━━ Input records
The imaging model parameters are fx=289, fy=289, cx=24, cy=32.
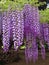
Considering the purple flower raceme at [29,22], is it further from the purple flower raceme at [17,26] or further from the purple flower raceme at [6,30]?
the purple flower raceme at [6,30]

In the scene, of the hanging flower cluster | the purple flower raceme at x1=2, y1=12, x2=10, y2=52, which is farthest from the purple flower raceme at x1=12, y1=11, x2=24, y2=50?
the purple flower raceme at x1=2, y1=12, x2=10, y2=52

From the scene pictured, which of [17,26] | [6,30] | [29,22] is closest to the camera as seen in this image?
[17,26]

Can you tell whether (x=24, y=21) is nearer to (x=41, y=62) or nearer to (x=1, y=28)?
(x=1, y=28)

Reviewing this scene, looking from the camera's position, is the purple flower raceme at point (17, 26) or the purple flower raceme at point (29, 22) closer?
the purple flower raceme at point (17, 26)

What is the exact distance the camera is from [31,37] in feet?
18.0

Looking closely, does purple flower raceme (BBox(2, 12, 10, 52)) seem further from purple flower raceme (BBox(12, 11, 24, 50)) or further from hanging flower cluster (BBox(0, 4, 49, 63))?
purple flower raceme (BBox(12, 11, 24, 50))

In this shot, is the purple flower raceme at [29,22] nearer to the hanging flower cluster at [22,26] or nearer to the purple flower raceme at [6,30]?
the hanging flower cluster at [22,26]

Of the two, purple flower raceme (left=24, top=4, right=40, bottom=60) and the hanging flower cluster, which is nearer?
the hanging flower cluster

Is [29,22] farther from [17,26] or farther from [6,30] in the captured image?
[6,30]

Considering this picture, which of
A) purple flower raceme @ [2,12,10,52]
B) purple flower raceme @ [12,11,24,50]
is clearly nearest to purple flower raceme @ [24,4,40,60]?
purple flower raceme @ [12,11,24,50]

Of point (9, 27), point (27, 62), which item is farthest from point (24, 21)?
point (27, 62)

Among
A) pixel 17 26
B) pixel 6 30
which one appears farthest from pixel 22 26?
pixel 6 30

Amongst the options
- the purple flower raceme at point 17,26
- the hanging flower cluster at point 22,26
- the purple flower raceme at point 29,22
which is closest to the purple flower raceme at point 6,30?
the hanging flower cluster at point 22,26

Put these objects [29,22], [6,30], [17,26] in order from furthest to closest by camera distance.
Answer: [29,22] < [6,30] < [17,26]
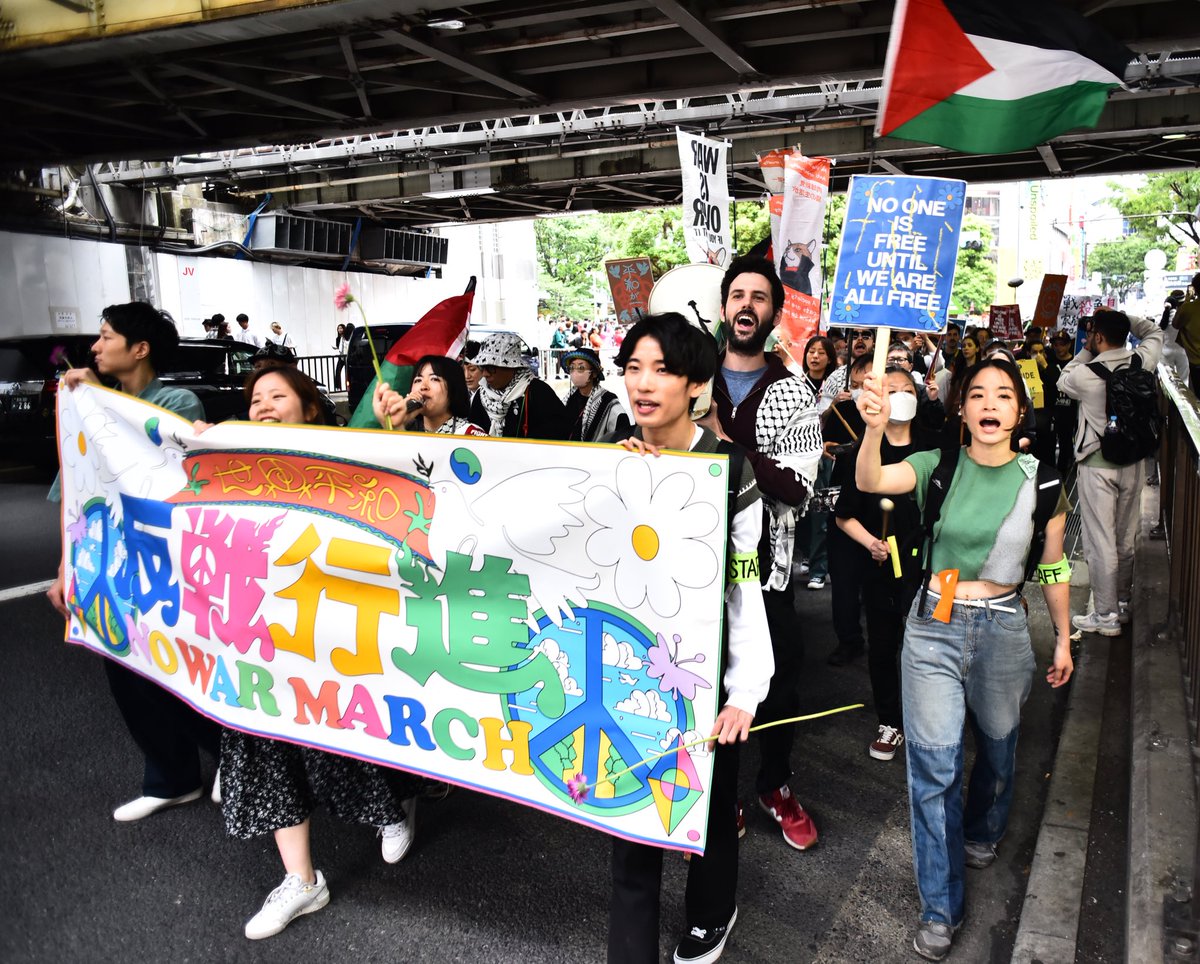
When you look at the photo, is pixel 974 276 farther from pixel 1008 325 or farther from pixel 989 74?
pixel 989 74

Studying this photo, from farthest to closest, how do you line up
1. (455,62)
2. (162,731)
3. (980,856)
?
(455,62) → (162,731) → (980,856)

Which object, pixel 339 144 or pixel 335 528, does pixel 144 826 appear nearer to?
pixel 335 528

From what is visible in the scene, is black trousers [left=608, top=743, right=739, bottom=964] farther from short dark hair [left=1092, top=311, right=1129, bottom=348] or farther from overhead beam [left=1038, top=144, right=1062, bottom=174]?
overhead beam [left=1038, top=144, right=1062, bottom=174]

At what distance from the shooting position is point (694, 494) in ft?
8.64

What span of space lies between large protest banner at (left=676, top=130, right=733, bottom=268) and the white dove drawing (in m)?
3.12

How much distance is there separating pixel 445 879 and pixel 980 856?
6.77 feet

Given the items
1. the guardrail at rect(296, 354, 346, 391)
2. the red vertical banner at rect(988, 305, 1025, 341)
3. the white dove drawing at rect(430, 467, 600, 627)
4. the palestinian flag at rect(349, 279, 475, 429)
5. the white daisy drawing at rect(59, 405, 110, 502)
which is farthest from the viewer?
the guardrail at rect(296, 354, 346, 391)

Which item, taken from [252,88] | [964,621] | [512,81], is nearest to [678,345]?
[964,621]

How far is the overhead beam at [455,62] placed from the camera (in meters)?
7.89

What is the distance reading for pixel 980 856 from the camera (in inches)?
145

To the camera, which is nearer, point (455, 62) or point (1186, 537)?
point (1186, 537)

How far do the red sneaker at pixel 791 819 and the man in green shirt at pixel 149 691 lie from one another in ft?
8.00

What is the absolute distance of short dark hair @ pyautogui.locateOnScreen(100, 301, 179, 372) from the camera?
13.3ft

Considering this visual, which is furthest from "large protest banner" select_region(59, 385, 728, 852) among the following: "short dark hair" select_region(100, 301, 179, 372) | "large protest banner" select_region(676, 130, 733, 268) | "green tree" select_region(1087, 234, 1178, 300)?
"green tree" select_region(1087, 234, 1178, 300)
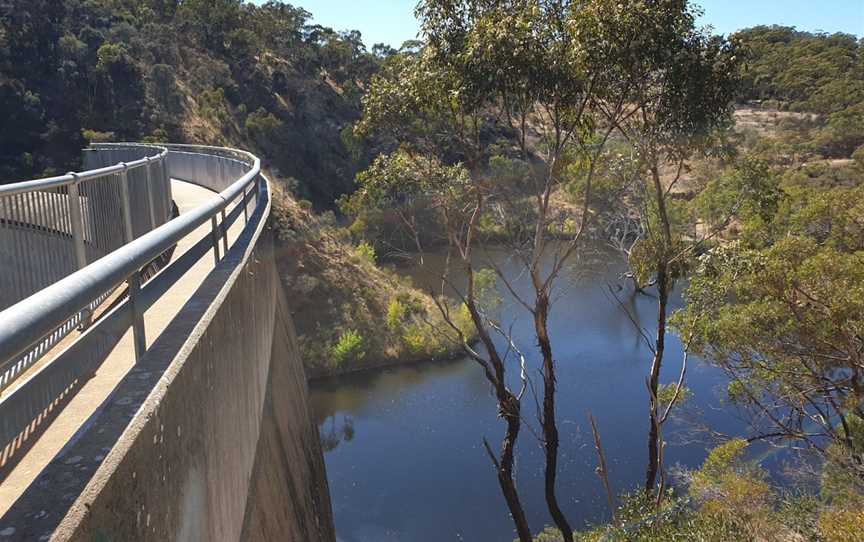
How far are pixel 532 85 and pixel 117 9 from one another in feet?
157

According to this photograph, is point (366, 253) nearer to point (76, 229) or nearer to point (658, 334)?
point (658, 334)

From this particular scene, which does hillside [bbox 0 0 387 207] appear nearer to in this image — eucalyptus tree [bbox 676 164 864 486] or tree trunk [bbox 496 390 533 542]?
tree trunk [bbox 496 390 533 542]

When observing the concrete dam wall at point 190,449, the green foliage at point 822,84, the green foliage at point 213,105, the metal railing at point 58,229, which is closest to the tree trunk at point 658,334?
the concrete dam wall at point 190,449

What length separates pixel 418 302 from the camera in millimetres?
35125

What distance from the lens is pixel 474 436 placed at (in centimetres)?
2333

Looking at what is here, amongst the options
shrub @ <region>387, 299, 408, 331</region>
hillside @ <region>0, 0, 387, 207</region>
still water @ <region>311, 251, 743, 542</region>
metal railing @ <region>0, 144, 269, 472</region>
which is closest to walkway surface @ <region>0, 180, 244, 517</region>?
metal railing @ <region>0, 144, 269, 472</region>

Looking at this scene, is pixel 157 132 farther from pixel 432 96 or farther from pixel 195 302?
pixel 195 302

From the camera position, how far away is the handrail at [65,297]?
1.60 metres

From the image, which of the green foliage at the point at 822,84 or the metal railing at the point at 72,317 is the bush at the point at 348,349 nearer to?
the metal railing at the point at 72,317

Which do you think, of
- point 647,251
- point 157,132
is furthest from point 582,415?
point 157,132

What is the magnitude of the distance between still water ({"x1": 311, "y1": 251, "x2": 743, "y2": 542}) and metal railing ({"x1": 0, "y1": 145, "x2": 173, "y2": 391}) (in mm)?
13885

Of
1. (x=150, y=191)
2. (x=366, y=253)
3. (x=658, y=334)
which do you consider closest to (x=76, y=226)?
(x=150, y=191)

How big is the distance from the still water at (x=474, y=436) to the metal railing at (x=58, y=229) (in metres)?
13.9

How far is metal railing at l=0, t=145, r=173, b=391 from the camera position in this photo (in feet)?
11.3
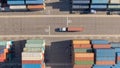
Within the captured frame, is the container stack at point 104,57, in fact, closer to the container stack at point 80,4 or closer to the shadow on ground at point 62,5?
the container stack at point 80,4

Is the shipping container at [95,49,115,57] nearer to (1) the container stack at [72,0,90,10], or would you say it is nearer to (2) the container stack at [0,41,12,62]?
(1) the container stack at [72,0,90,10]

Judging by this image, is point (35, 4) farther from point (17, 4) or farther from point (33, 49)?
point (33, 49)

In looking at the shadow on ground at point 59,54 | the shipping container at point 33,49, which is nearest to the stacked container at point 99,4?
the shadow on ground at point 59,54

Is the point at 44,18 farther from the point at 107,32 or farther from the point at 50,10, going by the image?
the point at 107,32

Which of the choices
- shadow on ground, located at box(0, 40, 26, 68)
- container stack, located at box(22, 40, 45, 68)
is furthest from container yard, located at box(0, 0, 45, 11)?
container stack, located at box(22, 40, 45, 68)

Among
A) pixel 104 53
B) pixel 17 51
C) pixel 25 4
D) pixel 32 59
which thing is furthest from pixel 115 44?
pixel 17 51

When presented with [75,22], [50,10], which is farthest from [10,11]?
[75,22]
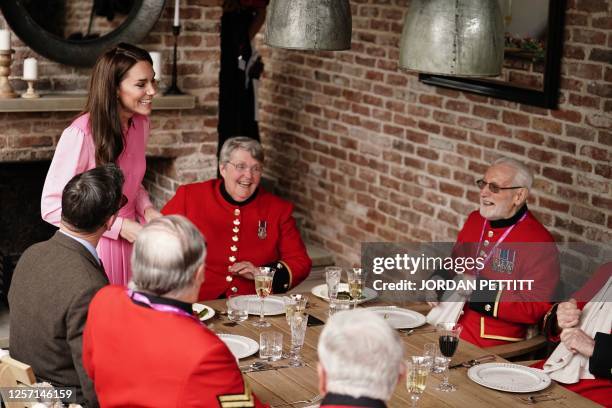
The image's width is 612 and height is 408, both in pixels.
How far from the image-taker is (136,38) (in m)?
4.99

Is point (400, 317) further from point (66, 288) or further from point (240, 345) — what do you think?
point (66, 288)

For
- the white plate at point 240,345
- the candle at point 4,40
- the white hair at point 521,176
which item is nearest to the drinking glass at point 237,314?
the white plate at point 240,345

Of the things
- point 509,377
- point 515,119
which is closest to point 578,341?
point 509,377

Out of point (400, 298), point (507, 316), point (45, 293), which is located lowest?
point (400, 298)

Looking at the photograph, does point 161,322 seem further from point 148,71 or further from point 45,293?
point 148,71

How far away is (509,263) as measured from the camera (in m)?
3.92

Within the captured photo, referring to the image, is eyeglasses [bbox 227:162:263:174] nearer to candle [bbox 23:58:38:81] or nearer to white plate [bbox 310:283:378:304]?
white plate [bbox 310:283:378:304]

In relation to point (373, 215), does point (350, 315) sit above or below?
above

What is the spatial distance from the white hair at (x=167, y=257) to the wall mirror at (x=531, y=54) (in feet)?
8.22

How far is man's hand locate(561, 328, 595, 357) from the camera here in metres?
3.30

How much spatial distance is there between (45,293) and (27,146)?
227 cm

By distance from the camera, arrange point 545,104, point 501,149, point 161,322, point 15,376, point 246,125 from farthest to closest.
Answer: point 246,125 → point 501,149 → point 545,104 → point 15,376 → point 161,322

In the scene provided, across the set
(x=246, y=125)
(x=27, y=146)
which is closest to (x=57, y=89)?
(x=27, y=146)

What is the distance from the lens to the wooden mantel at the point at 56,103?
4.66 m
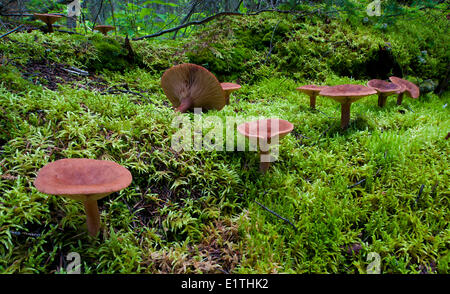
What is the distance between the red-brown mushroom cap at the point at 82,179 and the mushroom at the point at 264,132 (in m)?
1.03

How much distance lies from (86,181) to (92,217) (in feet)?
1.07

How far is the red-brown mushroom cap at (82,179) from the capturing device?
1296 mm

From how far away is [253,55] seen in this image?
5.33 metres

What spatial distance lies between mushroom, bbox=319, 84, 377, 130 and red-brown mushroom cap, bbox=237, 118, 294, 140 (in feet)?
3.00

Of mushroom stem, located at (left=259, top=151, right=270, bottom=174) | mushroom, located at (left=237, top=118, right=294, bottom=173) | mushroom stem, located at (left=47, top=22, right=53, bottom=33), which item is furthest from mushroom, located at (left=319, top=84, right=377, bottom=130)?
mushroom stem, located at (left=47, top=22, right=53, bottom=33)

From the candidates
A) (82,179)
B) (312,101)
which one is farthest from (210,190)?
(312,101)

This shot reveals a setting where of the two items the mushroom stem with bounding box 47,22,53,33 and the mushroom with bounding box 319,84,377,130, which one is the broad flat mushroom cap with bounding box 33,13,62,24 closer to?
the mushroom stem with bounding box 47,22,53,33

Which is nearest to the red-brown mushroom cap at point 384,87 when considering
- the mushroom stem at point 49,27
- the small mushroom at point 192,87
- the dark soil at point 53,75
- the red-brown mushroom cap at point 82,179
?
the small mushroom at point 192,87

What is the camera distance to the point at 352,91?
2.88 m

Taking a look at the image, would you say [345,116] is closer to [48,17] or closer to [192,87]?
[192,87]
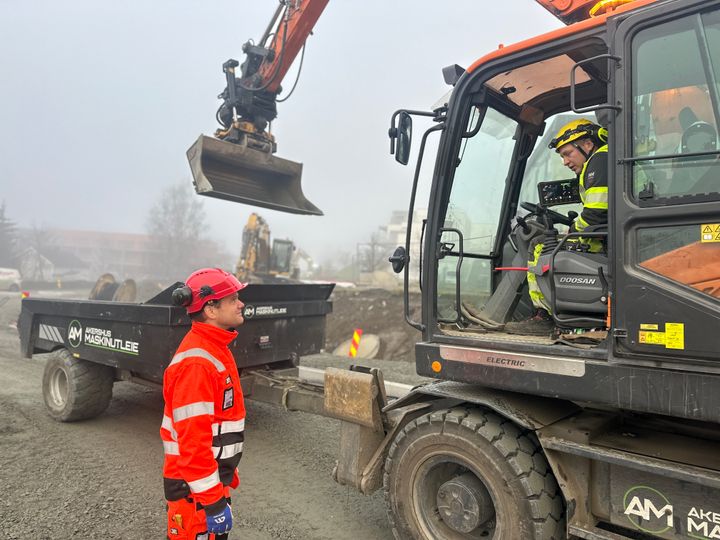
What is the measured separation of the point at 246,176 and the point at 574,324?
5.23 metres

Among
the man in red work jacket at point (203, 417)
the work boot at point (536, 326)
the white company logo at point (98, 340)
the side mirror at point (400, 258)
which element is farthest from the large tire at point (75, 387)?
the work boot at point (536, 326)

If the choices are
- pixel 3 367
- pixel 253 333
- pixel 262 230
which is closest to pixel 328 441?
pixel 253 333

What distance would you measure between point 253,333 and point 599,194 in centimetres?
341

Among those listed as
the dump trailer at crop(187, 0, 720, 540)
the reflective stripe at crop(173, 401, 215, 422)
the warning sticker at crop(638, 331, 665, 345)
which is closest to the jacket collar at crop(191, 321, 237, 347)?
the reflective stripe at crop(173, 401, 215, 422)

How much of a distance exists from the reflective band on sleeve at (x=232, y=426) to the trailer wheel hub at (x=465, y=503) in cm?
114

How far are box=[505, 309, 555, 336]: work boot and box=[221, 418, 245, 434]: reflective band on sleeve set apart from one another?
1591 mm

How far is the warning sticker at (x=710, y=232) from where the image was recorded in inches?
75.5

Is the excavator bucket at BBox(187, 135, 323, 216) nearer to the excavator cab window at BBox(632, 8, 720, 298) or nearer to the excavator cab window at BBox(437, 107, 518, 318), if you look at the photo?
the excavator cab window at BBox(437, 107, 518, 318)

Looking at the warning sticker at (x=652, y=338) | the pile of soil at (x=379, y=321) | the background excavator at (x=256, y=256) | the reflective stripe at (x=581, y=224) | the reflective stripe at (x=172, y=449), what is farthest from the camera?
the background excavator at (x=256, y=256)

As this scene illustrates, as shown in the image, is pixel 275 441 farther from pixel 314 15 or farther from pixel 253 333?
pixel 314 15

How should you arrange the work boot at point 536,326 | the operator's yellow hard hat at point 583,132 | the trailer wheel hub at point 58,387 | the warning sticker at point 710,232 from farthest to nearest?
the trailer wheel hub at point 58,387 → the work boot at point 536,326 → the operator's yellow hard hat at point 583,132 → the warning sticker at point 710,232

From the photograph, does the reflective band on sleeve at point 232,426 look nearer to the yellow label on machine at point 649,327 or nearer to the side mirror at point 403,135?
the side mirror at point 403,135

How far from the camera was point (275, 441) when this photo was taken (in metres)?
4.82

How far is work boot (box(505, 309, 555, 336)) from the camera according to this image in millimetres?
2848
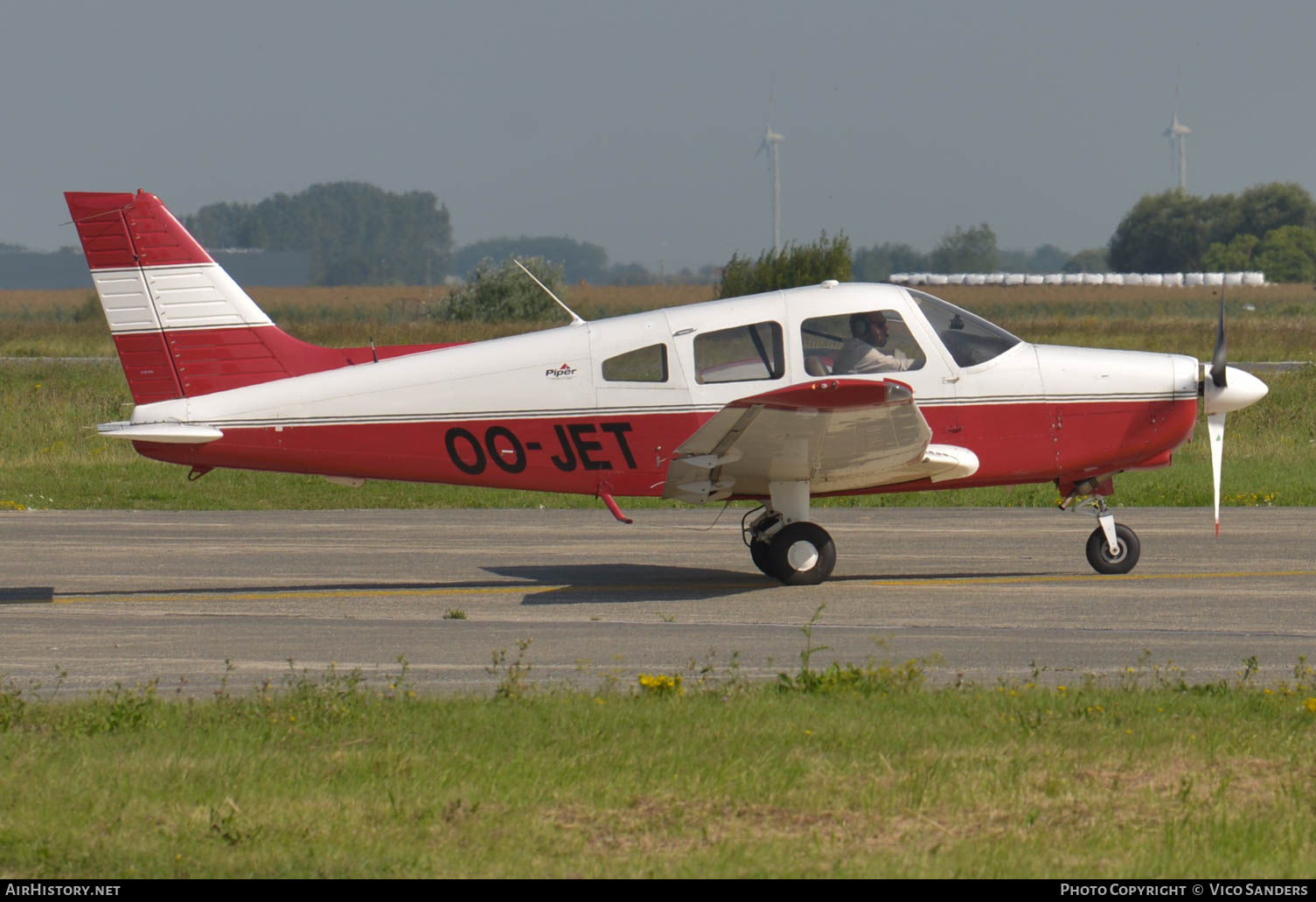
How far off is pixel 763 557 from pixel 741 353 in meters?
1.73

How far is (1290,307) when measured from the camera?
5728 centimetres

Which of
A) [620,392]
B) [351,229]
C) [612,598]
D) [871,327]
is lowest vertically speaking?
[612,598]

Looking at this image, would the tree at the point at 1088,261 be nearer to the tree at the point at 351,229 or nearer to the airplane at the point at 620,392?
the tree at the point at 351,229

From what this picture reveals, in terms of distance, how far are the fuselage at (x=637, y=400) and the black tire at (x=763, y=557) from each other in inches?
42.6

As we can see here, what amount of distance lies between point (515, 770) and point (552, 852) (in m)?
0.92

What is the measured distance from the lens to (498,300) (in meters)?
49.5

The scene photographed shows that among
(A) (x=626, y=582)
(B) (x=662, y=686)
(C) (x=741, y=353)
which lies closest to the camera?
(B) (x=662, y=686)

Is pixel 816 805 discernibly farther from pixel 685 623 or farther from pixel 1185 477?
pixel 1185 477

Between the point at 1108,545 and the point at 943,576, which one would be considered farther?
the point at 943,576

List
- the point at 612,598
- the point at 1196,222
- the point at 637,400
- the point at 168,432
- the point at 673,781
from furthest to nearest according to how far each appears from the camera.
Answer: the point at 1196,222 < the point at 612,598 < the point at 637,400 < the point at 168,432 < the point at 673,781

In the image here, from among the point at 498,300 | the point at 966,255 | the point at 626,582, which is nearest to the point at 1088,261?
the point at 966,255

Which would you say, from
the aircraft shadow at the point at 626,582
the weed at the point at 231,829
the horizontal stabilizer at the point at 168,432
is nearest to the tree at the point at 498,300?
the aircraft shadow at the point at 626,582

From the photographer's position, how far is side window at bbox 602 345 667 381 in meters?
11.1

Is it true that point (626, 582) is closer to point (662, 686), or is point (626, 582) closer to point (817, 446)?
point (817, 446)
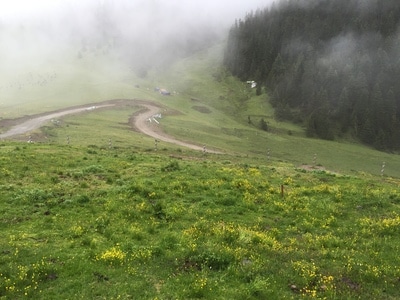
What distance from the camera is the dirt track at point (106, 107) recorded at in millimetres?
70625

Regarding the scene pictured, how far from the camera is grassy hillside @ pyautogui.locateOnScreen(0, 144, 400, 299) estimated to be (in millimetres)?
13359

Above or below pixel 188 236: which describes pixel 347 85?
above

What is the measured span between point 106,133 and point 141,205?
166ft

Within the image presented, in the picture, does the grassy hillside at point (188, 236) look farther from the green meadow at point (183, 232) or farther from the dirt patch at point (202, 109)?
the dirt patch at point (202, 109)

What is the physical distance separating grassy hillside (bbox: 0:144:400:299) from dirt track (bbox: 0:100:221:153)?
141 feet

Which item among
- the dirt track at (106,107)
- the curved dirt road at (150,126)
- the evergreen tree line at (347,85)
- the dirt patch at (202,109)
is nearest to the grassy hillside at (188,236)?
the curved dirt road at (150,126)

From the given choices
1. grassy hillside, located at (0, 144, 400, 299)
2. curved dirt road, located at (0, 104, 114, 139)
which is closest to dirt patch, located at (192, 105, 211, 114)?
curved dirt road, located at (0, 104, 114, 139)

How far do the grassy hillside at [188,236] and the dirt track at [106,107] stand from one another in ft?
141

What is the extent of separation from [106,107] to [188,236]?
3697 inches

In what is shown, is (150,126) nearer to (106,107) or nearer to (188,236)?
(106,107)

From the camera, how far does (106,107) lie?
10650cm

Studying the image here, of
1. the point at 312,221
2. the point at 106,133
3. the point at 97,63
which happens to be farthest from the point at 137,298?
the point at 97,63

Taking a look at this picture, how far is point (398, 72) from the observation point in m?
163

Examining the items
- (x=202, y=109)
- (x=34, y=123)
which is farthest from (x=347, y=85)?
━━━━
• [Work to complete]: Copy out every line from the one containing "From the given choices" to the end of the material, both ends included.

• [Solution to the problem]:
From the given choices
1. grassy hillside, located at (0, 144, 400, 299)
2. curved dirt road, located at (0, 104, 114, 139)
which is closest to dirt patch, located at (192, 105, 211, 114)?
curved dirt road, located at (0, 104, 114, 139)

How far do the grassy hillside at [188,236] and the dirt track at [106,107] stand from one another in ft?
141

What is the extent of separation from [106,107] to [188,236]?
3697 inches

In what is shown, is (150,126) nearer to (106,107) or nearer to (188,236)?
(106,107)

From the camera, how far does (106,107) lie?
10650cm

Studying the image here, of
1. the point at 312,221
2. the point at 106,133
3. the point at 97,63
which happens to be farthest from the point at 137,298?
the point at 97,63

Taking a look at this picture, how far is point (398, 72) from the observation point in m?
163

Examining the items
- (x=202, y=109)
- (x=34, y=123)
which is farthest from (x=347, y=85)?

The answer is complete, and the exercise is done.